In my judgment, Fishbane’s finest work is found in ‘Motifs’ and ‘Other Text-Transformations’, a section of the book that is headlined by ‘The “Eden” Motif/The Landscape of Spatial Renewal’ (ch. 9, pp. 111-120). Utilizing prose reminiscent of the best midrashic and literary treatments of Scripture (in our time, think Levenson and Brueggemann), the author shows how Edenic imagery flows from humankind’s most basic longings for harmony and divine blessing, then flourishes anew in exilic times to express both the tragedy of Israel’s loss and the potency of its longing to begin again.
In his last chapter (`The “Exodus” Motif/The Paradigm of Historical Renewal’, pp. 121-140), Fishbane shows how the Edenic spatial imagery is complemented by the temporal-historical paradigm of exodus and typologically correspondent new exoduses. `Reflective historiography’ discovers in liberation from Egypt and conquest of the land a motif that is almost infinitely capable of reuse in the generation of hope.
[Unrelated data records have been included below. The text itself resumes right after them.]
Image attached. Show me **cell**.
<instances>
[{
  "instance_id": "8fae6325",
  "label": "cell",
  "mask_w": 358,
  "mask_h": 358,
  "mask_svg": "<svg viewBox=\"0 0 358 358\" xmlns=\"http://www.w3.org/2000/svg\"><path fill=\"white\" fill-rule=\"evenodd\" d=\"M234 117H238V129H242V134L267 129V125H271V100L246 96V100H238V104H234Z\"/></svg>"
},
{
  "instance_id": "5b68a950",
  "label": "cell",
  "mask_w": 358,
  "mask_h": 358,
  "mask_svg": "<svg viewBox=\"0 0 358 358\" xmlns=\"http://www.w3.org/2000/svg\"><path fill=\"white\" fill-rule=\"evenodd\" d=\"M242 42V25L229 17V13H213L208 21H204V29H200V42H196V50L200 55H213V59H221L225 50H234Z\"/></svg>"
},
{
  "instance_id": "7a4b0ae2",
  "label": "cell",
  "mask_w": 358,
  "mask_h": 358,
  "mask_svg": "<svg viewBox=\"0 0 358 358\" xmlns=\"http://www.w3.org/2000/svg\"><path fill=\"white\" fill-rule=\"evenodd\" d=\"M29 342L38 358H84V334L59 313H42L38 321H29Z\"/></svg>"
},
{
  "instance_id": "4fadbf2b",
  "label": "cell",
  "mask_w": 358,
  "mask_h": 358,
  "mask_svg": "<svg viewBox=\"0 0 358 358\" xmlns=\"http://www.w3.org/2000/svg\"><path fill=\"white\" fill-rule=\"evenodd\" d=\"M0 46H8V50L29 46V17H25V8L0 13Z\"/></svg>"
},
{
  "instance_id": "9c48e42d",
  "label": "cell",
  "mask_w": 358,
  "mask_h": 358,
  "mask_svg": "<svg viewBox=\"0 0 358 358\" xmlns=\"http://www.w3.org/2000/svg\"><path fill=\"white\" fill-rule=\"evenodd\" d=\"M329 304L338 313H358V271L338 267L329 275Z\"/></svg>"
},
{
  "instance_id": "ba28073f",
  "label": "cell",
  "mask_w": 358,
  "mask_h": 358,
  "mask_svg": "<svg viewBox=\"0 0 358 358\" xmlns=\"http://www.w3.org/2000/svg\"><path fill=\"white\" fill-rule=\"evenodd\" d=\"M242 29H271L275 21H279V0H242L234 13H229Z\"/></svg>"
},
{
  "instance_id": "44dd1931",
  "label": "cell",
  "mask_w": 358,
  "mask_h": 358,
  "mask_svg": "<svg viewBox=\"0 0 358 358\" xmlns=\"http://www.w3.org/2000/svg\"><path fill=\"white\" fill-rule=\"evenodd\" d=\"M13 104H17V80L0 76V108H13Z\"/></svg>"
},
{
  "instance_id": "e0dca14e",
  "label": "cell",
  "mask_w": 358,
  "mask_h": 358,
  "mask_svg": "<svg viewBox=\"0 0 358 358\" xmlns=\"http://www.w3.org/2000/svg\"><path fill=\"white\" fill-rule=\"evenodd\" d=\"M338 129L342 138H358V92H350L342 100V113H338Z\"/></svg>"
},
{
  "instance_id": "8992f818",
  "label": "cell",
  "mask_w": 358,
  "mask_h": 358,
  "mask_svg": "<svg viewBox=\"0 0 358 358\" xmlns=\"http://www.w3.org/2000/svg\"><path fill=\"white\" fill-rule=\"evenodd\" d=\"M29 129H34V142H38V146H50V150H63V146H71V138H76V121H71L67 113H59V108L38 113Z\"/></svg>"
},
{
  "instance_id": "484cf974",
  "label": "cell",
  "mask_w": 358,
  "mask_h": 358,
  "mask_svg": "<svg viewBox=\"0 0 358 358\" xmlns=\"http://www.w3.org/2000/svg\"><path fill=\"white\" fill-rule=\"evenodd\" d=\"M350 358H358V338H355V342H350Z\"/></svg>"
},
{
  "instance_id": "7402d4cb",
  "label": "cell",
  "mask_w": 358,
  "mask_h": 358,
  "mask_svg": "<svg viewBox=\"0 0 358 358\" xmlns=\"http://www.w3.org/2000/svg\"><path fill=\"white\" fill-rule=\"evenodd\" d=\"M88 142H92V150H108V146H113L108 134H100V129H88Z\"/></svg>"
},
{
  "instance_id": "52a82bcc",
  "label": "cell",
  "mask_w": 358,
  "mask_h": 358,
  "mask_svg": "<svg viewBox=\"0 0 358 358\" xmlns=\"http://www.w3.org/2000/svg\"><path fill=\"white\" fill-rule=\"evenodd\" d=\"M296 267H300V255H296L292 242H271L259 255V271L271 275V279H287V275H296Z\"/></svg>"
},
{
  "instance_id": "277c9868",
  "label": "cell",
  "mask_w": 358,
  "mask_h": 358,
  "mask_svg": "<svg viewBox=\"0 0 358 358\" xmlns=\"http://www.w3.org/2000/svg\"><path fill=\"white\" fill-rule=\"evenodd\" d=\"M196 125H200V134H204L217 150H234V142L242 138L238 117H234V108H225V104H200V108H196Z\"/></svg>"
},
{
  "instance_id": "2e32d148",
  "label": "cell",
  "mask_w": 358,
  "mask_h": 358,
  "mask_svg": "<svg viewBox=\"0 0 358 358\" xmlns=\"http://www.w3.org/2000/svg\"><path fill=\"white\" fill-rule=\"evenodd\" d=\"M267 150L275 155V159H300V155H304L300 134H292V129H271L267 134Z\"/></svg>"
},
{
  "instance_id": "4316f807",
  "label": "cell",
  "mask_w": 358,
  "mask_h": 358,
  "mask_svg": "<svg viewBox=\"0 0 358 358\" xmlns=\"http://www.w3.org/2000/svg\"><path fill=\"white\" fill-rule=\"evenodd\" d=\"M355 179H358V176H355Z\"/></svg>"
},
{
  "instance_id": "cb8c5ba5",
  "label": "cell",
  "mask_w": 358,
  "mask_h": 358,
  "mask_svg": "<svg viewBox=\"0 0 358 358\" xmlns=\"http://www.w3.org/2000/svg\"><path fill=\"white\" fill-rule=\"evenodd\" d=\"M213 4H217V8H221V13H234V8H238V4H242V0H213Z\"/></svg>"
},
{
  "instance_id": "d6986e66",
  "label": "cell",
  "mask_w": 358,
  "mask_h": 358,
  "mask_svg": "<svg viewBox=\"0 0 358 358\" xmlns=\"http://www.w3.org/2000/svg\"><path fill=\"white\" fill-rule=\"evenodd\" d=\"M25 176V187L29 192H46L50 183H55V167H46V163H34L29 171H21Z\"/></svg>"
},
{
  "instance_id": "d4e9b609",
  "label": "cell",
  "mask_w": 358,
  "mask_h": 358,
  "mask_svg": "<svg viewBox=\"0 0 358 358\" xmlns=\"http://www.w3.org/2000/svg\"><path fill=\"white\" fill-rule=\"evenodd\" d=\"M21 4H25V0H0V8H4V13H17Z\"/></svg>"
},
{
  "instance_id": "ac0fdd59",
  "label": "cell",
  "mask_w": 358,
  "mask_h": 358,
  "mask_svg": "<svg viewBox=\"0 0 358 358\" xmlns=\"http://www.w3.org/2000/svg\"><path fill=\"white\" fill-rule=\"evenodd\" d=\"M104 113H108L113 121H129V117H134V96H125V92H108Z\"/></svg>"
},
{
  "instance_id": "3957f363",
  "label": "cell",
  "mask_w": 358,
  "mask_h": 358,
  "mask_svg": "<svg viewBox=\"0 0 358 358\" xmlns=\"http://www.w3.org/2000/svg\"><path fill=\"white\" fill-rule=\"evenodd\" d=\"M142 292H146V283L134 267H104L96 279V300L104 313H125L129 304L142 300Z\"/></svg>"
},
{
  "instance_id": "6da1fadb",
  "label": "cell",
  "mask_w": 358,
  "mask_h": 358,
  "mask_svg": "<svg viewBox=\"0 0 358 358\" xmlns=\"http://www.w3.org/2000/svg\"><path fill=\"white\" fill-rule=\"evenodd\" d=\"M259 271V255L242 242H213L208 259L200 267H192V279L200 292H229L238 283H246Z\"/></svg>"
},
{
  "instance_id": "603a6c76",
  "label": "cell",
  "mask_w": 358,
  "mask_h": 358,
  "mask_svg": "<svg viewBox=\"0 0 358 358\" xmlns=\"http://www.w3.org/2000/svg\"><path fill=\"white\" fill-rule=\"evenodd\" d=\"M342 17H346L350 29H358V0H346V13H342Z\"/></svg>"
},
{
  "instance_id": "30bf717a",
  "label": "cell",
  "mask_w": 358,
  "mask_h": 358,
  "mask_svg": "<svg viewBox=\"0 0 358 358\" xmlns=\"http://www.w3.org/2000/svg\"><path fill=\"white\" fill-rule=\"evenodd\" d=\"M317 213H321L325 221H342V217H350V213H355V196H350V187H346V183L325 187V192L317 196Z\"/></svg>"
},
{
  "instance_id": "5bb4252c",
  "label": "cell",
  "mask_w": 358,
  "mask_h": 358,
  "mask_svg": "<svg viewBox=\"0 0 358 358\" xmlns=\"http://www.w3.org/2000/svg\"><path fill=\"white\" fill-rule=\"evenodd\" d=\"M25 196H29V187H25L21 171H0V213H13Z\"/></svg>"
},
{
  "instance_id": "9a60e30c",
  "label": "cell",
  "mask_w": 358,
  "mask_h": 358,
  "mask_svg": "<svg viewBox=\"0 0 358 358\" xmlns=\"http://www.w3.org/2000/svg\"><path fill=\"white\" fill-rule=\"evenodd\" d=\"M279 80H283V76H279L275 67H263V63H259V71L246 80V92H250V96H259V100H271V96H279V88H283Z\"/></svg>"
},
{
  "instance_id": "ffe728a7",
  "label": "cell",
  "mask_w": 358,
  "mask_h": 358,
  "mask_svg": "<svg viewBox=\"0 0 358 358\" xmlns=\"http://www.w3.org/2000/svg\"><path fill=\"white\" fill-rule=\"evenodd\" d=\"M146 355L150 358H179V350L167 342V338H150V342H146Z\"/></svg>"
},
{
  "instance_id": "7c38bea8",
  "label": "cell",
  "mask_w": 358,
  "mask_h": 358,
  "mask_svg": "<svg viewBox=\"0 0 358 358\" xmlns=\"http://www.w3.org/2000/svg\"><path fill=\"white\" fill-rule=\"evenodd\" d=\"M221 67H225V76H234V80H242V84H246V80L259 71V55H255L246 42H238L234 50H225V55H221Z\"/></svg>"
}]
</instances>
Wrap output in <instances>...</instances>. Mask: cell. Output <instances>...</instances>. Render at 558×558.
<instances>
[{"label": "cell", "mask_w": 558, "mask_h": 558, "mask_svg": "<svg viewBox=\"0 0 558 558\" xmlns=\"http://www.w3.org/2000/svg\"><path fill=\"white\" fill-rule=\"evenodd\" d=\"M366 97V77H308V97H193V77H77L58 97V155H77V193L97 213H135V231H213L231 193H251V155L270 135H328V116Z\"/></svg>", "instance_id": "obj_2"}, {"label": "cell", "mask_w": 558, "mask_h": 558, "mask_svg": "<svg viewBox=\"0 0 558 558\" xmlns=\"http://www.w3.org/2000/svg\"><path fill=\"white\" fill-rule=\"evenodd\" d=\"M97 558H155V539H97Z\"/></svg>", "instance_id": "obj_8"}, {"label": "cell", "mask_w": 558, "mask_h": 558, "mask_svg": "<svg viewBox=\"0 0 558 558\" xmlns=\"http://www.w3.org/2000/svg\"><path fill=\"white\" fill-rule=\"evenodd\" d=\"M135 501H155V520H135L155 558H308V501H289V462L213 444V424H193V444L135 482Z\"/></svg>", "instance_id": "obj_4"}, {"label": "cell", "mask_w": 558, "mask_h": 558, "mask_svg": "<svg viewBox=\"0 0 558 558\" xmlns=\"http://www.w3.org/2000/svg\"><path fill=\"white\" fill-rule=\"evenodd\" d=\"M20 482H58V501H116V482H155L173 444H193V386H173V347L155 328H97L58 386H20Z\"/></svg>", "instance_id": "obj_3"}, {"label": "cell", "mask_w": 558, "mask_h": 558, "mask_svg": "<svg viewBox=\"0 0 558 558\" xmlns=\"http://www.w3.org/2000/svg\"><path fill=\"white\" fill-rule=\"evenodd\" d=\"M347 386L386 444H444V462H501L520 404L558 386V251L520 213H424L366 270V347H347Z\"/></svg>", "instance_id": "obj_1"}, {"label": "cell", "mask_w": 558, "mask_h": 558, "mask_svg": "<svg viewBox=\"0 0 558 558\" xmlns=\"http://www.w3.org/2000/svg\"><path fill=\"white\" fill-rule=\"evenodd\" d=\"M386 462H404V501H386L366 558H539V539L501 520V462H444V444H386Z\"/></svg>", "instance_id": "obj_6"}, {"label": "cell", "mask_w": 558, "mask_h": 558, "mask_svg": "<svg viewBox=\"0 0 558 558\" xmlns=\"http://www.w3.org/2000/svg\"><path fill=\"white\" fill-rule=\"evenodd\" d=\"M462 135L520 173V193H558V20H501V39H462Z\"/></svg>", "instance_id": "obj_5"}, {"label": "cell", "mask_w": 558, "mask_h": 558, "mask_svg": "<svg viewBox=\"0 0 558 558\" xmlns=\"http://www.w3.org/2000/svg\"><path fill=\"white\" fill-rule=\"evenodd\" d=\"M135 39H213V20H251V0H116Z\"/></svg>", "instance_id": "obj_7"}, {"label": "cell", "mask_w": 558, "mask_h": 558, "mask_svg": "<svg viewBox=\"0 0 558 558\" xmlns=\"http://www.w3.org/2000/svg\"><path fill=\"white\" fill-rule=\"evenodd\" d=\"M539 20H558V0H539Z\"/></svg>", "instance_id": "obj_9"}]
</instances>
In this way, Israel’s consciousness is `layered’ in a manner that fits `new events to the archetypal armature of its formative experiences … History serves here a prism of hope; the future will reclaim a stained past.’
An epilogue allows Fishbane and his reader to savor the eminently theological disclosure that sustains the exercise, the craft, and the art of Jewish biblical interpretation.